By the late 1990s, he owed $4 billion to more than 70 banks, with $800 million of it personally guaranteed.   "But fortunately for Trump, his own economic crisis coincided with one in Russia," writes Craig Unger in "Trump's Russian Laundromat," in the New Republic.  
Only traces of Trump's network can be found in his financial disclosure statements, and since his businesses are all privately held and he has refused to release his federal tax returns, his business relationships with Russians are not readily apparent.  
Now, as president and commander in chief, Trump makes policy decisions that have the potential to positively affect his 565 Trump Organization holdings in the U.S. and abroad.  
All of this begs a very big question.  
Trump's layering of lies upon lies in refusing to acknowledge his Russia ties and continued insistence that the Russia scandal is a "hoax"  is a reflection of the frightening fantasy world in which he dwells.  But it also may be a consequence of members of the network being able to leverage Trump's literal and figurative debts to them -- if not blackmail him outright. 
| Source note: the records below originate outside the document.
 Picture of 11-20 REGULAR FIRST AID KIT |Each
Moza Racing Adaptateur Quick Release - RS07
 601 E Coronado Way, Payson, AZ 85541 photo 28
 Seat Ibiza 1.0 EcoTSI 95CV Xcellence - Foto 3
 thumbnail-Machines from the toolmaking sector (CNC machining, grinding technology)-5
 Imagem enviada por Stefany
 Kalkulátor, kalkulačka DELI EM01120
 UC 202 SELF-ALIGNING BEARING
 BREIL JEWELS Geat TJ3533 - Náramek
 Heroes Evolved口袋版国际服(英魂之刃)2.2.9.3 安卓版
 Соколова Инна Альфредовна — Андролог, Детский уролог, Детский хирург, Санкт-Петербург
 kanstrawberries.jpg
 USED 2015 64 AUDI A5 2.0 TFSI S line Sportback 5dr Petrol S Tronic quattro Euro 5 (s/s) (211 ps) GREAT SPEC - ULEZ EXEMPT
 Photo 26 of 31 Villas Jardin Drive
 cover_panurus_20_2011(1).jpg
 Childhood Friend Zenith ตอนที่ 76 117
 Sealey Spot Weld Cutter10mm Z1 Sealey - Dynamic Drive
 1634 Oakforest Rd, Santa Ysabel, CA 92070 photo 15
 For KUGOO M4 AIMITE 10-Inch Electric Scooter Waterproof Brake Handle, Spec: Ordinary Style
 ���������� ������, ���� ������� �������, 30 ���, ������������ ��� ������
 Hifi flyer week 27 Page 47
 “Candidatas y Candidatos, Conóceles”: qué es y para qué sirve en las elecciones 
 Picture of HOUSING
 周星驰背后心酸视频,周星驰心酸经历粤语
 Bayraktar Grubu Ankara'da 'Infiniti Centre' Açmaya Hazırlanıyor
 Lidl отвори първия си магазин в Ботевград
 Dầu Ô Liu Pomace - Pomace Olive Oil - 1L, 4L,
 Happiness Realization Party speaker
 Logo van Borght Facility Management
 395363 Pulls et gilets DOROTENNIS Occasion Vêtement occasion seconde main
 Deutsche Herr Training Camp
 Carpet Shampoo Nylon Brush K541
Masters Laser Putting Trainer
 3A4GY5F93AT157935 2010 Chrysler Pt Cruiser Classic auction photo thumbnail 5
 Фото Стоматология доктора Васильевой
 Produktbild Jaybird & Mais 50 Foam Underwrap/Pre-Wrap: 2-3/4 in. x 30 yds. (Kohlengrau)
Former MI6 spy turned investigator Christopher Steele writes in his by now infamous dossier that the Russians have been "cultivating, supporting and assisting" Trump for years and have personal and financial kompromat on him.  (Steele also writes that Clinton was bugged and her phone calls intercepted when she visited Russia, but unlike Trump Putin's agents found "no embarrassing conduct.") 
"Without the Russian mafia," says Unger, "it is fair to say Donald Trump would not be president of the United States."  
Indeed.  And the list of people who have the goods on Trump surely includes the ruthless Putin.  This is because of his biggest Russia connection of all -- the cyber plot to sabotage Clinton and make him president.